Ongoing training and AI literacy programmes

Technical competency in AI has become a requirement in legislation. Organisations must ensure their users understand both technical aspects and regulatory requirements. Law firms have responded by creating new roles like “AI Lead” or “Director of Innovation” to build strong training systems. More firms now teach summer associates about AI-based research and chatbot tools, knowing that newer professionals adapt to these technologies quickly.

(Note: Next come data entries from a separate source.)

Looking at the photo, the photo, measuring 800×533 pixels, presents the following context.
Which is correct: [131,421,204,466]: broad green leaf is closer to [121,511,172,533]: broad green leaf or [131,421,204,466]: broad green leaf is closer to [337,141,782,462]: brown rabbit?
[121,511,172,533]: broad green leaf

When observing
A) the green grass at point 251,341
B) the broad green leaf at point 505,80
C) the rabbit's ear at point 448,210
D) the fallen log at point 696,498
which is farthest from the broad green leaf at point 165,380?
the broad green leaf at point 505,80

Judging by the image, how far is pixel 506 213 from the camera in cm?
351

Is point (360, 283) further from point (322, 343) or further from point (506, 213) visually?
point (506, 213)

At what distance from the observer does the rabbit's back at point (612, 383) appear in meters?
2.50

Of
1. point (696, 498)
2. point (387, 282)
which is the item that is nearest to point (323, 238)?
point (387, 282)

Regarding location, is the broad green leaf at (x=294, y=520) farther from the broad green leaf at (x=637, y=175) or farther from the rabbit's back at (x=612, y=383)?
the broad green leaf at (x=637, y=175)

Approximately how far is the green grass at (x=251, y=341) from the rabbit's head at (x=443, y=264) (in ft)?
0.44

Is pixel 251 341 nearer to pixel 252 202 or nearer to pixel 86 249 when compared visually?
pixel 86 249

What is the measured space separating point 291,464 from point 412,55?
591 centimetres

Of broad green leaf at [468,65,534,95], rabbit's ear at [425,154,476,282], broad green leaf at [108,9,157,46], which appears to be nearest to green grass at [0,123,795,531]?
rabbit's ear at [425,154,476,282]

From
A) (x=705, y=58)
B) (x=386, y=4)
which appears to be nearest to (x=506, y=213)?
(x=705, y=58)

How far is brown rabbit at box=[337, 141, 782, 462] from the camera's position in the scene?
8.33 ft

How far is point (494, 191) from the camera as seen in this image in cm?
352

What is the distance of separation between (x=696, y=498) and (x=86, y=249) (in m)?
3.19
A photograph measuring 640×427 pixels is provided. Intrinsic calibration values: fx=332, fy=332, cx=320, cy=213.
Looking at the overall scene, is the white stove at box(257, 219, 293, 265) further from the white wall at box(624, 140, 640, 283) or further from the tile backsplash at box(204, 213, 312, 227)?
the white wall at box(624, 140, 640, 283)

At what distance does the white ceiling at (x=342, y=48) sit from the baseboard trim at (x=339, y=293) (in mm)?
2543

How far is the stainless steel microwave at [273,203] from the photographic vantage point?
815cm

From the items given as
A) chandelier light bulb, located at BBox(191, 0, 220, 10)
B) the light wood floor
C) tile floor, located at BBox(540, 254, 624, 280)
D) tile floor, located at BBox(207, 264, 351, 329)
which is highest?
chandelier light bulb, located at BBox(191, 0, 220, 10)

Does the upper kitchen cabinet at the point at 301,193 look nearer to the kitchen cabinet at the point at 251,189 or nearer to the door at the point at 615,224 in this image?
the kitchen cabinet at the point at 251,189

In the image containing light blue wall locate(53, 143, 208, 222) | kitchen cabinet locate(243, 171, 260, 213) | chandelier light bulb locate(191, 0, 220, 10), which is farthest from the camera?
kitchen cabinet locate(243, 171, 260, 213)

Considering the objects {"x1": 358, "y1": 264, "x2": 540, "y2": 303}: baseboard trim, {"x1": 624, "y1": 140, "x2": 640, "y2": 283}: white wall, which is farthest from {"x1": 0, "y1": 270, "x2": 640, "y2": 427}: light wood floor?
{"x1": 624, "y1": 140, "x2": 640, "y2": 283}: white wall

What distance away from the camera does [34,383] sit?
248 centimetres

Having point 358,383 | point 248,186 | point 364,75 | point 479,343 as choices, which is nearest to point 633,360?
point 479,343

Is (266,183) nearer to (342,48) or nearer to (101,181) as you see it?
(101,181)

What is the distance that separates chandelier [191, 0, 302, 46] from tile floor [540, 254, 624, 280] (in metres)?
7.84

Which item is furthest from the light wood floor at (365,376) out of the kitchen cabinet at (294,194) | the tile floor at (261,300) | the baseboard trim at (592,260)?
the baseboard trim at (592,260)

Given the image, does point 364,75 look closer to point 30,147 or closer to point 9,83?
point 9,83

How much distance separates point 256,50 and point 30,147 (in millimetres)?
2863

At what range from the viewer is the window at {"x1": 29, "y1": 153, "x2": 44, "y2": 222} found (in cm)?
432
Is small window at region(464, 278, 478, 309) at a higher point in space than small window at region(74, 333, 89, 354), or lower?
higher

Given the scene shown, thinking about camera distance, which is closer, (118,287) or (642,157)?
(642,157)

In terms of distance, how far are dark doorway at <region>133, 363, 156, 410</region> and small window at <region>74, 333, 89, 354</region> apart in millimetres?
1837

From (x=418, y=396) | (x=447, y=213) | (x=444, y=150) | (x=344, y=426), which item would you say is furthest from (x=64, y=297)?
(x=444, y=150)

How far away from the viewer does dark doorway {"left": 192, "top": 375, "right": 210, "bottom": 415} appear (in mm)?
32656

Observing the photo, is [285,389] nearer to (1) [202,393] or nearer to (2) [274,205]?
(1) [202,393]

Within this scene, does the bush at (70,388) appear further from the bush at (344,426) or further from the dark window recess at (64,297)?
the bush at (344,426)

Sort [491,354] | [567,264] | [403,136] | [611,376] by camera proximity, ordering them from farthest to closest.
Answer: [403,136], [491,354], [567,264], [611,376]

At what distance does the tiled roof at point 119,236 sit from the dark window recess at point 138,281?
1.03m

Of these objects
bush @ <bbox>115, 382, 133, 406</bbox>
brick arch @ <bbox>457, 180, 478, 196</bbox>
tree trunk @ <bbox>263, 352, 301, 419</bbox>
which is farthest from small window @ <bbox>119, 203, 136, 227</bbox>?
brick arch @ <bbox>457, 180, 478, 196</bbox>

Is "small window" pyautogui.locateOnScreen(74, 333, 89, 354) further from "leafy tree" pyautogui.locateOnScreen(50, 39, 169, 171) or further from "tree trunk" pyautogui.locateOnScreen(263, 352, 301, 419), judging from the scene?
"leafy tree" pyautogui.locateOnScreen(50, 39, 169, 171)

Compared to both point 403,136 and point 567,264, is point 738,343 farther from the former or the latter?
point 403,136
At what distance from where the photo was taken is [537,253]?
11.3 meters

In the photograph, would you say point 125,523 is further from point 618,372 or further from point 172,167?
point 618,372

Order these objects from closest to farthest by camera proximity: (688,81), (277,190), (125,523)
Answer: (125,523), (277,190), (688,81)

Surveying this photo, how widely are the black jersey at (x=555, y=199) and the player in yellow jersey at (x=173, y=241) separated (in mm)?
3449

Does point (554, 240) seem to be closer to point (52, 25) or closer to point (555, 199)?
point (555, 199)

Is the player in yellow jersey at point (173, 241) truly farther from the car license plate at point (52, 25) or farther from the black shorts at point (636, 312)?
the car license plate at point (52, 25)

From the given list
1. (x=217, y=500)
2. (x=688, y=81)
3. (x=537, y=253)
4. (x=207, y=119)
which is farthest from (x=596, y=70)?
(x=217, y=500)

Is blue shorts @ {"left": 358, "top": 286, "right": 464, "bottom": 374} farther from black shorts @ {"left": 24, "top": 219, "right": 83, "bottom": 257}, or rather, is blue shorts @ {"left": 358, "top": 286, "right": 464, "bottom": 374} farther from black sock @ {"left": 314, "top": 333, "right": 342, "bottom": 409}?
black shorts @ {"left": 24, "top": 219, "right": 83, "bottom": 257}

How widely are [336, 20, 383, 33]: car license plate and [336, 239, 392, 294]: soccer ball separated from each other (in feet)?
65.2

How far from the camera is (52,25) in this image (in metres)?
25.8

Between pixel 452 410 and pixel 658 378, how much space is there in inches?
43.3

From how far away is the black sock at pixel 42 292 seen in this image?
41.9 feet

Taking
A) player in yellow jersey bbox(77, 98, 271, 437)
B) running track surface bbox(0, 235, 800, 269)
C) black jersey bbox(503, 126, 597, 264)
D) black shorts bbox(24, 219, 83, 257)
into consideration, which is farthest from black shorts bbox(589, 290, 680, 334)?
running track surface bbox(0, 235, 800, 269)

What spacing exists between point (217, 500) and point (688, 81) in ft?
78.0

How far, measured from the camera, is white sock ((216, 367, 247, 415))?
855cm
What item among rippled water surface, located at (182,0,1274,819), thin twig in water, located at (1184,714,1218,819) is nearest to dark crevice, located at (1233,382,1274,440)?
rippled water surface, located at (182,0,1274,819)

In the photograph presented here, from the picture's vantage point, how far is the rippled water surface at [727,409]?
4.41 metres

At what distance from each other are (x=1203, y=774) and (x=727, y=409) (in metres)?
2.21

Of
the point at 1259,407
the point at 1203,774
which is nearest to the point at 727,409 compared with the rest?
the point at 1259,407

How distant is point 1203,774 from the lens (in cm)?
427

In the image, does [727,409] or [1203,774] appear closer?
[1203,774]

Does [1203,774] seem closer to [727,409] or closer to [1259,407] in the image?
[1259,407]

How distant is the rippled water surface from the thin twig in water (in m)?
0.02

Encouraging internal feedback and risk reporting

A “continuous improvement” mindset is vital to make AI governance work. Organisations can use the Plan-Do-Check-Act method to handle AI risks:

  • Plan: Identify risks and develop management strategies
  • Do: Implement mitigation strategies
  • Check: Monitor effectiveness
  • Act: Make adjustments to improve processes

A strong governance framework should promote active supervision, clear communication, and defined accountability. This helps maintain professional standards while making the best use of AI’s capabilities.

Conclusion

Gpt-oss’s release marks a defining moment for legal AI adoption among law firms. The change to open-weight models gives unprecedented control over confidential data, predictable costs, and extensive customisation options. All the same, these advantages bring more responsibilities for data governance, regulatory compliance, and professional standards.

Law firms must consider several factors before implementation, with client confidentiality at the forefront. Open-weight models tackle this through on-premise deployment, though firms remain responsible for implementing proper safeguards. On top of that, it becomes vital to have clear governance structures when humans oversee AI-generated outputs.

The difference between general-purpose models like gpt-oss and specialised legal tools needs careful evaluation. Purpose-built solutions fit right into existing workflows. Open-weight models offer more flexibility and control but demand higher technical expertise. They also come with a much more reasonable price tag!

Whatever model you choose, a detailed risk assessment and reliable data protection measures should come before any AI implementation.

Successful AI adoption relies on well-thought-out policies, specific use cases, and thorough training programmes. Law firms that create clear AI governance frameworks and combine them with ongoing education will achieve better results in operations and client service.

Without a doubt, AI will continue to reshape legal practice deeply. Law firms now face the challenge to balance new ideas with their core professional duties. Those who tackle these challenges with clear policies, proper safeguards, and continuous improvement will gain the most from AI advances. They’ll also keep the trust that builds the foundation of client relationships.

AI implementation in law isn’t just about technology – it’s a cultural change that honours the profession’s values while moving toward its future.